Creative or ‘non-Creative’: which one are YOU?
Yesterday I attended an 8 hour seminar for independent business people and came home with a lot of my opinions and judgements about “normal” business people totally 180-ed. Thanks to Bart van de Belt from The Success Academy, a baby-faced juggler and sleight-of-hand wizard who 10 years ago decided he was going to help us all be better business people.
Some people have a built-in ‘gay-dar’, I have a built in ‘nay-dar’: I can almost smell a nay-sayer from across the room. And in a group of business people they are almost always the ‘artsy’ types.
“But artists are the ones with the open minds,” I hear you protest. I’ve been in enough networking groups and creative groups to know that when business people get together, the creatives are the ones who:
1. Sit at the back
2. Dress un-business-like aka with too many scarves, Chuckies, baggy paints ,rainbow hair
3. Talk out of turn, too loud and want all the attention (they want the stage)
4. Have the most to say about why things CAN’T or WON’T or DON’T
Artists have an open mind to new ideas if they’re the ones who have thought of the ideas.
As soon as someone comes round with a new way to do things that will challenge them, they start throwing a circuit and sputter and nay-say everyone around them.
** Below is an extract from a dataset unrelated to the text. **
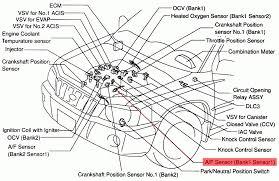 2012 rav4 wiring diagram wiring diagram data \u2022 Toyota RAV4 Motor Diagram of 2012 at Toyota Rav4 Wiring Diagram 2013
For instance, these are the things that I hear creatives say (or better put, nay-say):
1. There’s no money in that
2. Nobody will pay for that
3. I can’t do that, that’s just not me
4. I’m not made for that
5. I can’t wrap my head around that
6. The world is against me
7. Nobody understands me
Etcetera, you get the idea.
Creatives are special, right?
No.
Everybody’s special, even your boring neighbor/spouse/friend/colleague/child is special.
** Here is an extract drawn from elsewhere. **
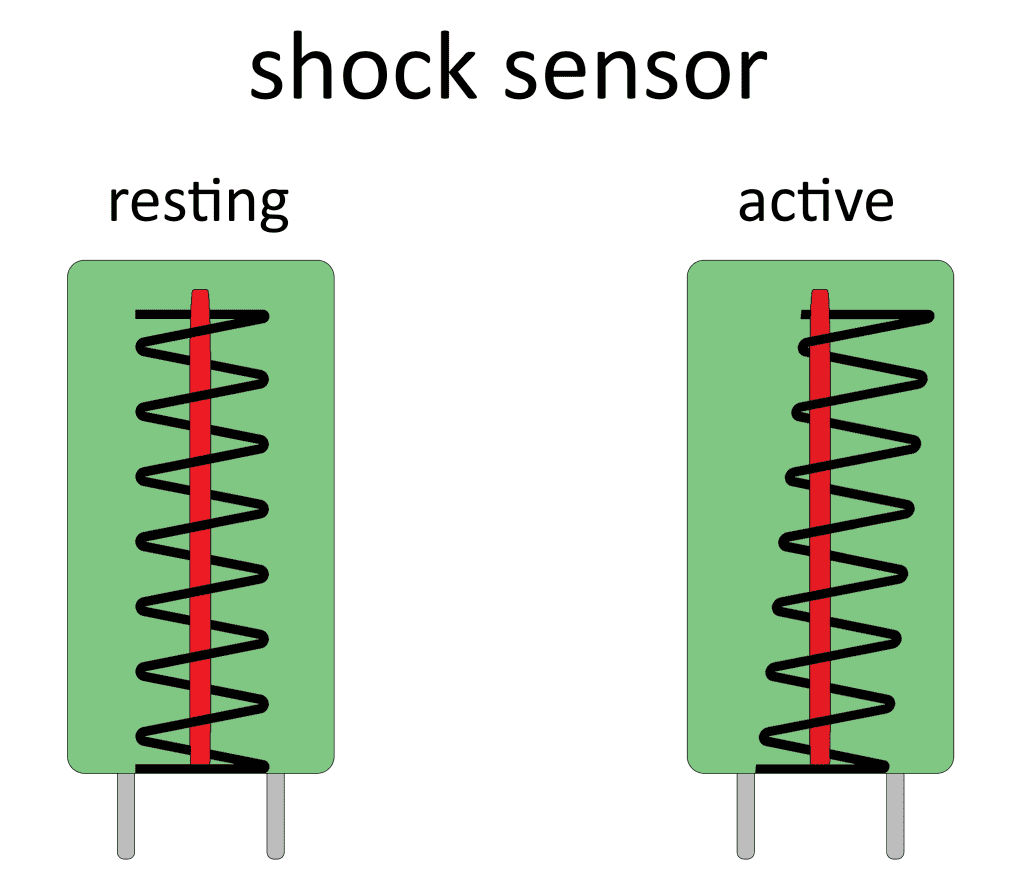 How the Keyes KY-002 Shock Sensor Works.png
We have ALL been gifted with creativity (that’s what makes us hooman) and left- or right-brainers (if you believe in that) and everyone else in-between, have the capacity to be creative. Granted, some have more ability or wherewithal than another, but we’ve stopped comparing a long time ago, right? You gotta work with what you got, and with what you’re not.
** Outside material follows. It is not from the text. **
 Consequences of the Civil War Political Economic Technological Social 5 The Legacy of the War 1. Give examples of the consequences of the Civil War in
So, if you are a creative artist and you think a ‘non-creative’ is just that, it is time to re-adjust YOUR so-called open mind and embrace the fact that you need those business folks as much as they need you.
Because what is difficult for you can be amazingly simple, and even enjoyable for someone else. And you need to partner with them. Get to know them. Embrace them. Make them part of your tribe. Hire them!
No, we are not all artists and yes, we are all creative. Get unstuck, open your mind and connect.